提示文:
1963年式モデルでは再び分割ラジエターグリルが消え、幾つもの長方形のクローム枠で仕切られた形となり、テールライトは時流に則って初めて後部フェンダーの内に置かれた。加えて、デザイナーは2ドア・ハードトップの屋根のラインを4ドアのモデルに似せるように変更した。 1963年式モデルは最後のヴァージル・エクスナー作のインペリアルであり、1953年式から1959年式モデルのインペリアルは自動車デザインとしての評価が最も高かった。
1960年代半ばのインペリアルのフレーム
[編集]1960年代のインペリアルの主な特長はその頑丈さにあった。その耐衝突性能は壊すのが困難なためにデモリション・ダービーへの出場を禁じられた。1960年にモノコック構造へ移行した他のクライスラーのブランド(プリムス、デソート、クライスラー、ダッジ)とは異なり、インペリアルは頑固にも1966年モデルまで独立したペリメーターフレーム(perimeter frames)を持っていた。この堅固なフレームは「"x"」状のクロスメンバー(crossmember)を持ち、完全な箱型を形成していた。プロペラシャフトは「"x"」状のフレームに空いた穴を貫通していた。興味深いことにパーキングブレーキはクライスラー車代々の慣例通りプロペラシャフトを止める方式で、後輪のドラムブレーキには繋がっていなかった。
1964 - 1966年
[編集]1961年にクライスラーは、フォード・モーターから1961年式リンカーン・コンチネンタル(Lincoln Continental:ジョン・F・ケネディ大統領が暗殺されたときに乗車していたのと同タイプ)をデザインしたエルウッド・エンゲル(Elwood Engel)を獲得することに成功した。エンゲルのデザインはヴァージル・エクスナーの羽からは程遠い直線を基調としたより角張った親しみ慣れた「スリーボックス("three-box")」型であった。1964年式リンカーンと1964年式インペリアルはデザイン上で多くの同じ特徴を有していた。分割ラジエターグリルが復活し、擬似スペアタイヤ・バルジはトランクの蓋上から後部へ移り後部バンパーにまで及ぶ角張った瘤を形成していた。両端にテールライトを備える左右に広がるクロームの帯の中央部にある大きなインペリアルの鷲の紋章が描かれた大きな盾は実際には給油口の蓋であった。ベースモデルのインペリアル・カスタムは廃止され、4ドア・ハードトップセダン、2ドア・ハードトップ クラウン・クーペやコンバーチブルモデルではインペリアル・クラウンかインペリアル・ルバロン版の内装が提供された。この時期のルバロンは面積の小さいフォーマル・リアウインドを備えていた。

課題 1: 次の一覧から、文字列「blade」を含む行だけを絞り込んで書き出してもらえますか?大文字と小文字は区別してください。

提供データ:
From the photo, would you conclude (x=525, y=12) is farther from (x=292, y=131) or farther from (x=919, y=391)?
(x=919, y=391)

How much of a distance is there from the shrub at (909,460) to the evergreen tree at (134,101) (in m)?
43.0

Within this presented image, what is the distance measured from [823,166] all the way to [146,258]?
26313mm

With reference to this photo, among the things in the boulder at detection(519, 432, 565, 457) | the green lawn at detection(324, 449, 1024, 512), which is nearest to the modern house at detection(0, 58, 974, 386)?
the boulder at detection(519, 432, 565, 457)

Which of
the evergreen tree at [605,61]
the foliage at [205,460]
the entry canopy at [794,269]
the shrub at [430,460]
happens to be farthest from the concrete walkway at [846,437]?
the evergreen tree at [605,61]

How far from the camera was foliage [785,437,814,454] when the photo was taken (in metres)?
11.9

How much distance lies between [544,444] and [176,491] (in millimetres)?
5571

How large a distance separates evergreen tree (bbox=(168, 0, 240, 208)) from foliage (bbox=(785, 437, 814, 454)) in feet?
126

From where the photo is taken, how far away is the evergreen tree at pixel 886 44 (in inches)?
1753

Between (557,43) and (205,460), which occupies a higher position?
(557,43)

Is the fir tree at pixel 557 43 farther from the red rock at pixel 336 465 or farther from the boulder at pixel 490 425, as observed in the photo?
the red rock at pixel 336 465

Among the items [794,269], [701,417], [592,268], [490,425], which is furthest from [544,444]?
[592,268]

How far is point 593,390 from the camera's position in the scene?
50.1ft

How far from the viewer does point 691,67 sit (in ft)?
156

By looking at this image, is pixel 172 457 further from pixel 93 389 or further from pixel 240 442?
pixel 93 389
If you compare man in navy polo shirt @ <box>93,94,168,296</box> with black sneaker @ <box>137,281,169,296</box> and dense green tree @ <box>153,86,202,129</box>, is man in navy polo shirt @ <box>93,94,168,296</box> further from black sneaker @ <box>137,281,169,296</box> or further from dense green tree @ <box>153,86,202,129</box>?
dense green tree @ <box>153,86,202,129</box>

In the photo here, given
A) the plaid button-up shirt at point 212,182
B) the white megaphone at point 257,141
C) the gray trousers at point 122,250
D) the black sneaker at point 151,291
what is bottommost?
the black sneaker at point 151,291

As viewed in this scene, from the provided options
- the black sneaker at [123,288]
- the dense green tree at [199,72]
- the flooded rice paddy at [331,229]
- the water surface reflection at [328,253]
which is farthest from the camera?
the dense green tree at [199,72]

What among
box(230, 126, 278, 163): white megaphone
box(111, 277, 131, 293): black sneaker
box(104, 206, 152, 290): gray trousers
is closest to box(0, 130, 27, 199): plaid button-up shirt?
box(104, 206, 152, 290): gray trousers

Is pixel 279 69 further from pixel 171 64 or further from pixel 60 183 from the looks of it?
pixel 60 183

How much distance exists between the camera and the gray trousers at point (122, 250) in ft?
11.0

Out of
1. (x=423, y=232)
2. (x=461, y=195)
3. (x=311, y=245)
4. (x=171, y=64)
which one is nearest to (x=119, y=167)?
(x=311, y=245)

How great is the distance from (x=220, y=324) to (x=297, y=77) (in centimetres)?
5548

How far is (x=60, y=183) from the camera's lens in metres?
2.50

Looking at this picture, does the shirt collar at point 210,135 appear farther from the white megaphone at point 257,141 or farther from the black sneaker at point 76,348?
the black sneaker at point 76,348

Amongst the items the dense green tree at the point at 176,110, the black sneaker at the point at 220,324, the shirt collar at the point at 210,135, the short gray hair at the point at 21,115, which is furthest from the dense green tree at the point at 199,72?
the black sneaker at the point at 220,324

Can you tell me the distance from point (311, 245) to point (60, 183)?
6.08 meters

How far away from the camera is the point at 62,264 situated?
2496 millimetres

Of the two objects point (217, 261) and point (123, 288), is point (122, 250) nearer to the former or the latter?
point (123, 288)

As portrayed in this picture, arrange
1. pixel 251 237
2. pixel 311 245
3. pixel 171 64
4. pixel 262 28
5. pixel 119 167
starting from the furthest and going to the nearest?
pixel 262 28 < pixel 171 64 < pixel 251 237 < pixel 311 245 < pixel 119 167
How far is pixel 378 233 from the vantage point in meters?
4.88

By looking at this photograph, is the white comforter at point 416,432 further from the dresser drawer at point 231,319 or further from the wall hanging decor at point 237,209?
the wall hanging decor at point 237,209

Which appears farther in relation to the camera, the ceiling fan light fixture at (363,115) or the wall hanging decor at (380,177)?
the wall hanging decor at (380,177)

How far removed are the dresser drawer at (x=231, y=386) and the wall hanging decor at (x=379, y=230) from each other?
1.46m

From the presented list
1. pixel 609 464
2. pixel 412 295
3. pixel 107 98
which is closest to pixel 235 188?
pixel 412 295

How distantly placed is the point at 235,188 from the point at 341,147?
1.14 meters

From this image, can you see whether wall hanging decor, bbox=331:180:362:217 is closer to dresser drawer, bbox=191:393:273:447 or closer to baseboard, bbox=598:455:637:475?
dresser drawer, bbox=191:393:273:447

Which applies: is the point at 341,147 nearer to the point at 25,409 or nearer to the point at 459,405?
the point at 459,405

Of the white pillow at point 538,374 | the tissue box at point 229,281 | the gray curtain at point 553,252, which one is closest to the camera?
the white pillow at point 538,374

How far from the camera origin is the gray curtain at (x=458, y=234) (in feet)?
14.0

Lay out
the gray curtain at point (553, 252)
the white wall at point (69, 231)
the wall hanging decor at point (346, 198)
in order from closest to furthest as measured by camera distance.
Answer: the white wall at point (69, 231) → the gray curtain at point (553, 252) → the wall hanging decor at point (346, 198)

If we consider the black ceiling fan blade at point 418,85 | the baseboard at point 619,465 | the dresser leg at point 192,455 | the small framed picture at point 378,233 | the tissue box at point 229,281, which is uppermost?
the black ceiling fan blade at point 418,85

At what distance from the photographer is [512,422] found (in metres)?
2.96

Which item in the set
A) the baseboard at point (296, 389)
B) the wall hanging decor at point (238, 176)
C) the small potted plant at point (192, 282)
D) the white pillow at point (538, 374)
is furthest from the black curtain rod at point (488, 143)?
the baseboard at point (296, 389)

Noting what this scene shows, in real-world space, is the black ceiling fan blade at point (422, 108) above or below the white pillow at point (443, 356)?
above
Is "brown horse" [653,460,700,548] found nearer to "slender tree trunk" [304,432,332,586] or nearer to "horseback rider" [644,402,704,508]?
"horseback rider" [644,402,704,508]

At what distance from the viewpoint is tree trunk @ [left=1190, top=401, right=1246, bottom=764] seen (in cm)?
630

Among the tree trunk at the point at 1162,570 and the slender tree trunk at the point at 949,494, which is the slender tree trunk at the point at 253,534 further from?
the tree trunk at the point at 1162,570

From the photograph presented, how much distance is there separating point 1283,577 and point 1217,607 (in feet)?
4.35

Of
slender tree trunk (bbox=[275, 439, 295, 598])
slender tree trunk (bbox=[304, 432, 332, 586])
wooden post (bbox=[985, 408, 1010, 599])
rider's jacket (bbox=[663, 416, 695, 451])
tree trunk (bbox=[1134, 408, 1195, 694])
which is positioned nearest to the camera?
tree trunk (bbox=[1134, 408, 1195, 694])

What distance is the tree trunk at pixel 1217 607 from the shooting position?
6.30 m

課題 2: 上に示したインペリアルのデザインと車体構造についての文章を、最後の文の後から書き継いでもらえますか?

課題の出力 1:
If we consider the black ceiling fan blade at point 418,85 | the baseboard at point 619,465 | the dresser leg at point 192,455 | the small framed picture at point 378,233 | the tissue box at point 229,281, which is uppermost?
the black ceiling fan blade at point 418,85
Noting what this scene shows, in real-world space, is the black ceiling fan blade at point (422, 108) above or below the white pillow at point (443, 356)?

課題の出力 2:
1965年式モデルの変更点は顔周りと外装飾りだけであった。分割ラジエターグリルはクロームの枠で囲まれた大きな十字を持つものに変わり、ガラス製のカバーで覆われたヘッドライトは(その年の300:300とニューヨーカー:New Yorkerと同様に)グリルの中に配された。
1966年式モデルではグリルが仕切り板で細かく区分けされたものに変わった。また440 cu in (7.2 L)のV8エンジン(Chrysler RB)が1960年式モデル以来標準だった413 cu in (6.8 L)に取って代わった。
1967 - 1968年
[編集]1967年式モデルのインペリアルは外板の下は全く新規となり、他のクライスラーの車種に合わせて独立したシャーシからモノコック構造へ変更された。スタイリングは全般的に簡潔な線で構成されたエンゲルのテーマに沿ったものであったが、インペリアルをリンカーン調から独自の路線に引き戻すために細部には多数の変更が加えられた。車体後部の盾は残されたがスペアタイヤを模したバルジは完全に取り払われ、実質的に全幅に渡るテールライトは盾から左右に真っ直ぐに後部フェンダーのクローム製の後端部まで伸びていた。顔つきは幾分1966年式モデルに似ていたが、ヘッドライトのガラス製カバーは取り払われていた。
この年の新しいモデルは、他のモデルの窓枠のないハードトップとは異なる窓枠付きの入門用モデルの「インペリアル・セダン」(Imperial Sedan)であった。より高出力を発生する440エンジン付きのTNT版がオプションで選択できた。
1968年式モデルのインペリアルは前年からほとんど変わらなかった。ラジエターグリルは、薄い水平の輝くクロームの棒が中央で縦のクロームの棒と円形のインペリアルの鷲紋章とで分割されていた。後部はテールライトを覆っていた水平の棒が取り払われていた。この年式がインペリアル・コンバーチブルの最後の年であった。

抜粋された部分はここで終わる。